The tiny “recycling unit” at the core of every human cell can fail, and research is increasingly placing this malfunction at the root of a host of common deadly illnesses.
Alzheimer’s disease, stroke, heart disease and certain cancers can all be linked to a dysfunction of the lysosome, says South Australian biochemical geneticist Professor John Hopwood.
“You might think these lysosomal diseases are uncommon but in fact we’ve been studying the tip of an iceberg,” Prof Hopwood says.
“The more we study these disorders … it turns out the lysosome has a big role to play in many illnesses that the community has.”

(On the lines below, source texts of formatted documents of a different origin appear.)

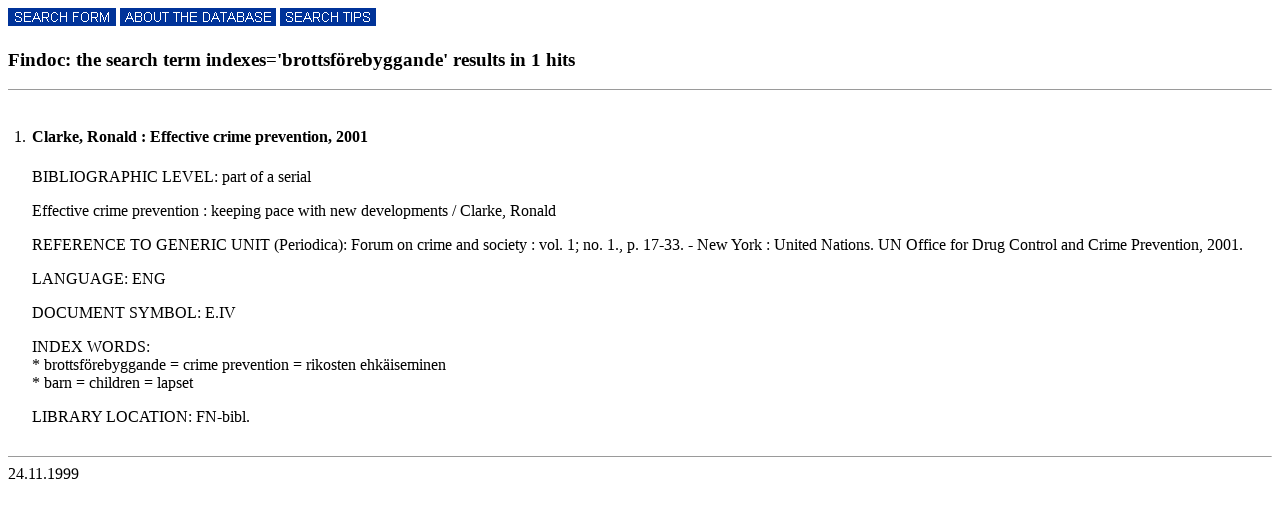

--- FILE ---
content_type: text/html
request_url: https://trip.abo.fi/cgi-bin/thw?$%7Bmaxpage%7D=31&$%7Bccl%7D=def+view+authors=author,coauthor,corpauthor,cocorpauthor,stat55800&$%7Bccl%7D=def+view+indexes=indexs,indexe,indexf&$%7Bhtml%7D=postliste&$%7Boohtml%7D=postliste&$%7Btripshow%7D=format=www&$%7BAPPL%7D=findoc&$%7BBASE%7D=findoc&indexes=%27brottsf%F6rebyggande%27
body_size: 1721
content:
<!DOCTYPE HTML PUBLIC "-//IETF//DTD TRIPHTML 1.0//EN">
<html>

<head><title>Institute for Human Rights - The Findoc database</title></head>

<body text="#000000" bgcolor="#ffffff">

<a href="/aadb/findoc/welcomee.htm"><img src="/icon/search.gif" border="0"
alt="[Search form]"></a>

<a href="http://www.abo.fi/instut/imr/findocen.htm">
<img src="/icon/about.gif" border="0"
alt="[Info about the database]"></a>

<a href="/aadb/findoc/soktipse.htm"><img src="/icon/seatips.gif" border="0"
alt="[Search tips]"></a>

<h3>Findoc: the search term indexes=&#39;brottsf&ouml;rebyggande&#39; results in 1 hits</h3>

<hr size="1">



<table cellpadding="0" cellspacing="6" border="0">



 <tr>
  <td>
   &nbsp;
  </td>
 </tr>

 <tr>
  <td valign="top" align="right">
1.
  </td>

  <td valign="top">
<strong>


Clarke, Ronald : Effective crime prevention, 2001




</strong>
  </td>
 </tr>

 <tr>
  <td>
   &nbsp;
  </td>

  <td>


 <p>BIBLIOGRAPHIC LEVEL: part of a serial</p>
 <p>

 Effective crime prevention : keeping pace with new developments / Clarke,
 Ronald
 <p>REFERENCE TO GENERIC UNIT (Periodica): Forum on crime and society : vol. 1;
 no. 1., p. 17-33. - New York : United Nations. UN Office for Drug Control and
 Crime Prevention, 2001.
                                                 <p>LANGUAGE: ENG
 <p>DOCUMENT SYMBOL: E.IV

 <p>INDEX WORDS:
 <br>* brottsf&ouml;rebyggande = crime prevention = rikosten ehk&auml;iseminen
 <br>* barn = children = lapset

 <p>LIBRARY LOCATION: FN-bibl.




  </td>
 </tr>



</table>



<hr size="1">
24.11.1999
</body>
</html>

Lysosomal disease is a process which sees affected human cells lose their ability to create new versions of themselves, instead becoming clogged as genetic “material gets into the recycler but can’t get out”, Prof Hopwood explains.
His team at Adelaide’s Women’s and Children’s Hospital led the development of world-first treatments for two rare lysosomal diseases – Maroteaux-Lamy and Hunter syndromes.
These and other Lysosomal disease occur in one in every thousand children and it results in developmental delays, bone deformities, heart and breathing difficulties, behavioural problems and a shortened life span.
Prof Hopwood has also developed a test able to highlight these genetic conditions in newborns, allowing treatment to get underway before irreversible features develop.
While his work has focused on treating children with these rare conditions, Prof Hopwood says the field’s future would also go to unearthing the links between lysosomal disorders and common diseases.
In the brain, the disorder was known to lead to the loss of brain matter which, over time, could manifest as Alzheimer’s or dementia.
“Where you have heart failure because a valve doesn’t function properly, it may be due to poor signalling by control systems that are influenced by these lysosomal storage disease problems,” Prof Hopwood says.
“So these rare diseases give us an insight into the ‘berg’ part of the ‘iceberg’, which is affecting the majority of us.
“And if we can understand how it contributes then we can reduce the impact of all of these disorders in the community.”
The Australian Academy of Technological Sciences and Engineering (ATSE) paid tribute to Prof Hopwood for his 25 years work in the field at a gala event in Sydney on Wednesday night.
He was announced as one of the recipients of a 2009 ATSE Clunies Ross Award, which recognises the nation’s pre-eminent scientists who have bridged the gap between research and the marketplace.